Algorithmic Accountability and the Litigation of Predictive Failures
Systemic Error in Automated Decision Systems
The public conversation about artificial intelligence has focused heavily on hallucinations, on systems fabricating case citations or inventing facts. That problem is real. But it is not the most consequential form of AI failure now reaching the courts. The more pervasive category is predictive error. Systems that do not invent information, but that get the answer wrong. An algorithm that denies a Medicare patient post-acute care based on a recovery timeline disconnected from clinical reality. A fraud-detection system that accuses 40,000 people of welfare fraud with a 93% false positive rate. A hiring tool that tells a deaf applicant to practise active listening.
These are not glitches, they are the products of systems designed to apply statistical averages to individual circumstances and the litigation they have generated is redefining how courts allocate responsibility for automated decisions. This article examines predictive failures across healthcare, insurance, employment, public benefits, criminal justice, real estate and securities markets, identifies the legal doctrines emerging from the resulting litigation and assesses the accountability frameworks that are beginning to take shape.
Healthcare and Insurance
The nH Predict Algorithm and Medicare Advantage
The litigation involving UnitedHealthcare and its nH Predict algorithm is the most prominent example of a predictive system producing systematically incorrect outcomes in healthcare. nH Predict was developed to forecast how long patients would require care in skilled nursing facilities or post-acute settings. The tool generated recovery timelines that were then used as the basis for coverage determinations.1,2
The problem was structural. nH Predict was calibrated to predict average length of stay, but it was applied as a functional ceiling on coverage. Internal investigations found that while the tool reduced average stays by 15% to 25%, it did so at the expense of accuracy.2 The plaintiffs allege that over 90% of patient claim denials generated by the algorithm were reversed when challenged through internal appeals or federal Administrative Law proceedings, an allegation the court treated as sufficient at the pleading stage and one UnitedHealth disputes.2 A reversal rate that high does not indicate a system identifying unnecessary care. It indicates a system systematically under-predicting the care required by legitimate patients.
In Estate of Gene B. Lokken et al. v. UnitedHealth Group, Inc., decided by Judge John R. Tunheim in the District of Minnesota on 13 February 2025, the court allowed a putative class action to proceed by focusing on the insurer’s contractual representations.3 If an insurer represents to policyholders that decisions will be based on clinical judgment but instead relies on a flawed algorithm, the plaintiffs can sue for breach of contract and breach of the implied covenant of good faith. The ruling separates the coverage denial from the use of the inaccurate tool, creating a distinct pathway for algorithmic accountability in healthcare.

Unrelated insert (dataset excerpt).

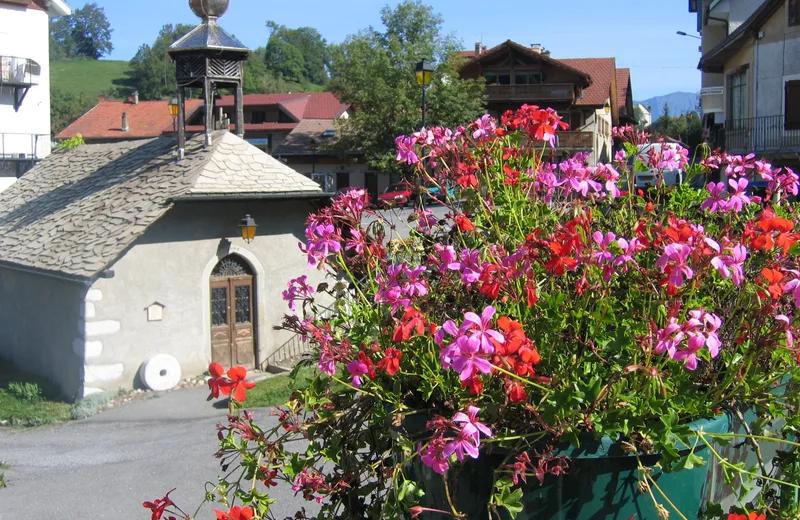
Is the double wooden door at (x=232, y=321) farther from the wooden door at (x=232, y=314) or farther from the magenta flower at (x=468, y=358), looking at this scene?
the magenta flower at (x=468, y=358)

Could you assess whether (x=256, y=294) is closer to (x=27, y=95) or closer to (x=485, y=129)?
(x=485, y=129)

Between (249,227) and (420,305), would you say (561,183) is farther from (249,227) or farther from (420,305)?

Range Compression in Personal Injury Claims
In casualty and liability insurance, the shift from human-led negotiation to software-driven settlement recommendations has produced what claimants describe as range compression. Systems used by Allstate and Progressive categorise claims, flag fraud suspicion, and suggest settlement ranges based on standardised inputs such as diagnosis and procedure codes.1 These systems often fail to account for variables that resist quantification. Pain intensity, long-term mobility impairment and caregiving burdens do not fit into structured data categories and algorithms that omit them will systematically undervalue the claims they assess.
In 2024, Progressive agreed to a $48 million settlement in New York to resolve a class action alleging that third-party software adjustments (Mitchell International’s WorkCenter Total Loss) had systematically undervalued total loss claims for approximately 93,000 policyholders.1 In 2010, Allstate paid $10 million to 45 states following a multi-state NAIC examination of its use of the Colossus bodily injury claim software.1 In both cases, the algorithm was optimised to reduce average payouts rather than to produce accurate valuations of individual losses. When the optimisation target is a business metric rather than an accuracy metric, undervaluation is not a bug. It is the system working as designed.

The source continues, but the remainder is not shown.